Information about how the amount of strawberries that are exported from New Hampshire is not available. “I suspect that the majority of fresh berries are sold and consumed in the state,” McWilliam Jellie said.

“We’re aiming to breed varieties that are suitable for local production, for organic production,” Davis said. “We think that the best strawberries are those that are locally grown and not having to be packaged for long distance shipping.”

Currently, the strawberries that local farmers are growing — for the most part — have not been bred for New England.

The RosBREED project focuses on fruit quality and disease resistance, Davis said. Fruit quality includes having a pleasing appearance, great taste (a combination of sweetness, tartness and strawberry flavor), a tender succulent texture, size and date neutrality, which means the plant will flower and make fruit throughout the summer and fall, Davis explained.

“There’s a lot of things that go into making a plant locally adapted,” Davis said. “A variety that grows well in Florida won’t necessarily grow well here and vice versa.”
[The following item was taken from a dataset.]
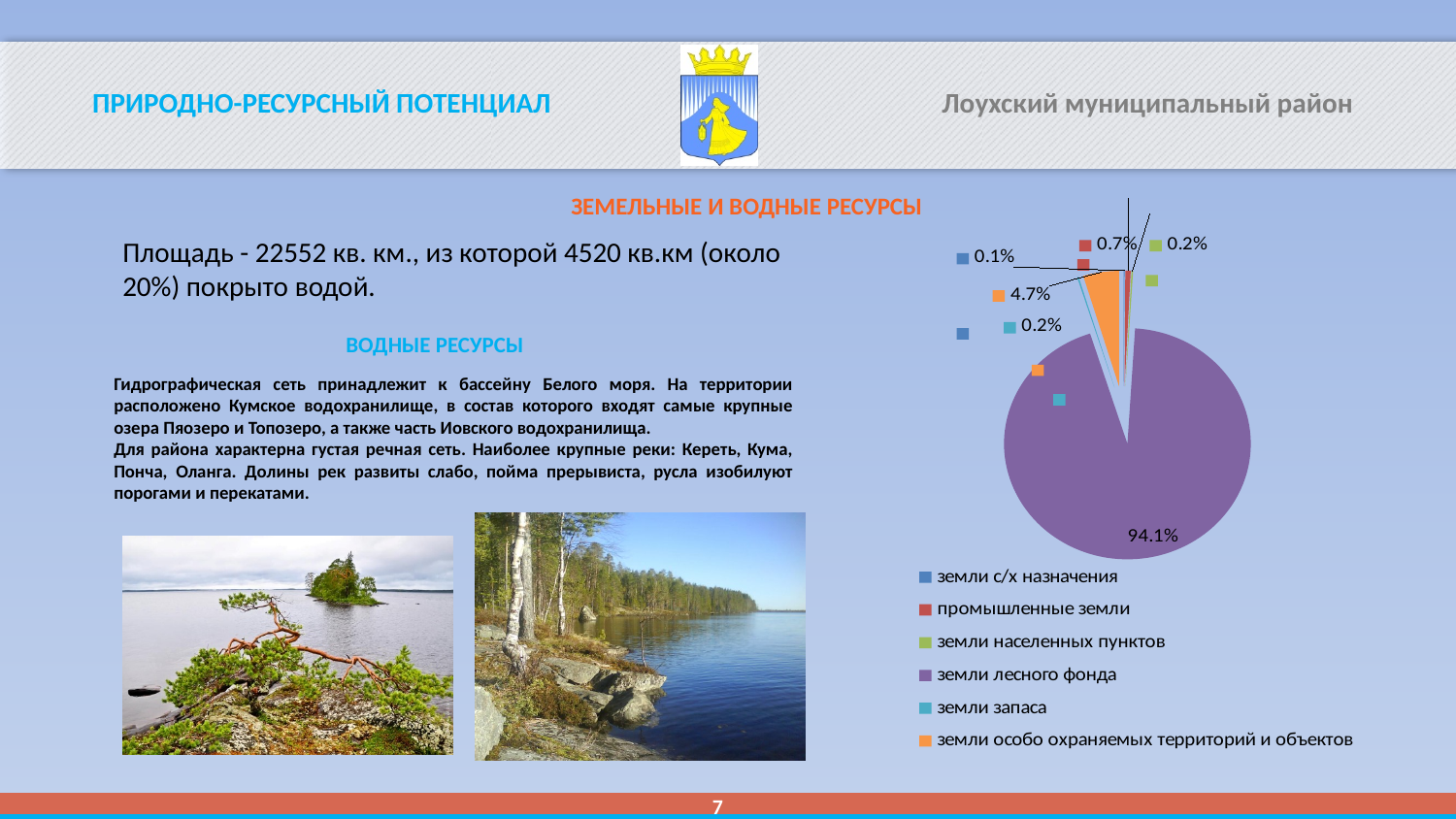
What share of the pie chart is промышленные земли? 0.7% Which category has the smallest slice in the pie chart? земли с/х назначения What share of the pie chart is земли особо охраняемых территорий и объектов? 4.7% Which category has the largest slice in the pie chart? земли лесного фонда What share of the pie chart is земли с/х назначения? 0.1% Which is larger: the share of промышленные земли or the share of земли особо охраняемых территорий и объектов? земли особо охраняемых территорий и объектов What is the difference between the shares of земли лесного фонда and земли особо охраняемых территорий и объектов? 89.4% What share of the pie chart is земли лесного фонда? 94.1% What colour is the slice for земли лесного фонда in the pie chart? purple What kind of chart is shown on the slide? pie chart What share of the pie chart is земли населенных пунктов? 0.2% How many categories does the legend of the pie chart list? 6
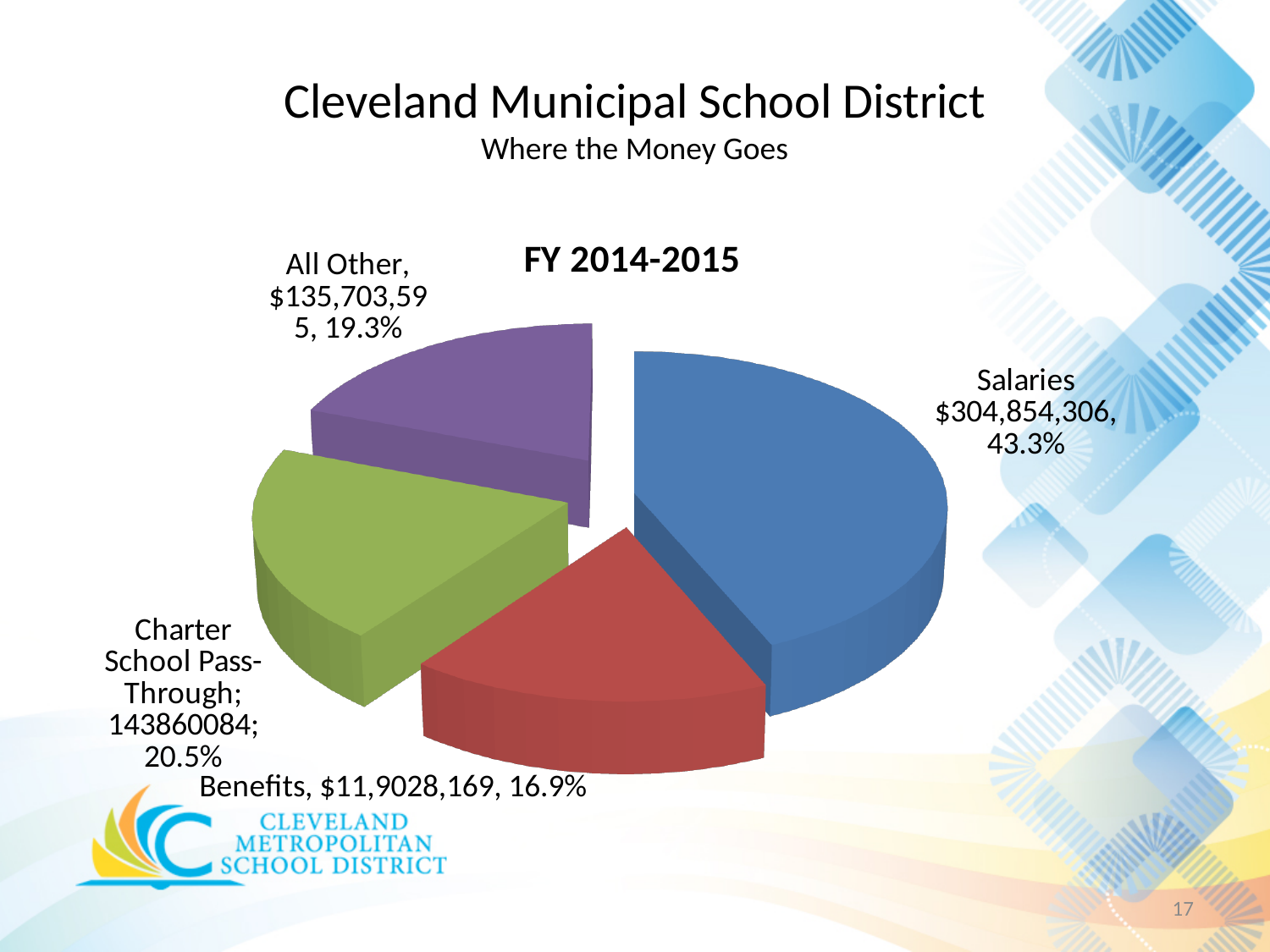
What is the title of the pie chart? FY 2014-2015 What kind of chart is shown on the slide? Pie chart What dollar amount is shown for Salaries? $304,854,306 What percentage of the pie does Charter School Pass-Through represent? 20.5% By how many percentage points does the Salaries share exceed the Benefits share? 26.4 percentage points Which has a larger share of the pie, All Other or Charter School Pass-Through? Charter School Pass-Through What percentage of the pie does Benefits represent? 16.9% Which category has the smallest share of the pie? Benefits What percentage of the pie does Salaries represent? 43.3% How many slices does the pie chart have? 4 Which category has the largest share of the pie? Salaries What percentage of the pie does All Other represent? 19.3%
The breeding program at UNH is done at an organically certified field, which means that the program will select plants that will grow locally without pesticides, Davis said.


Typically, going from an initial cross breeding to commercialization of a plant takes around 10 years. One of the reasons for creating the DNA testing tools is to hopefully drop the time frame down to five to six years or less. Established breeding programs try to release a new variety every one to two years.

“In terms of varieties that are bred for their fruit particularly, we are probably three or four years away from having something that would be commercialized,” Davis said.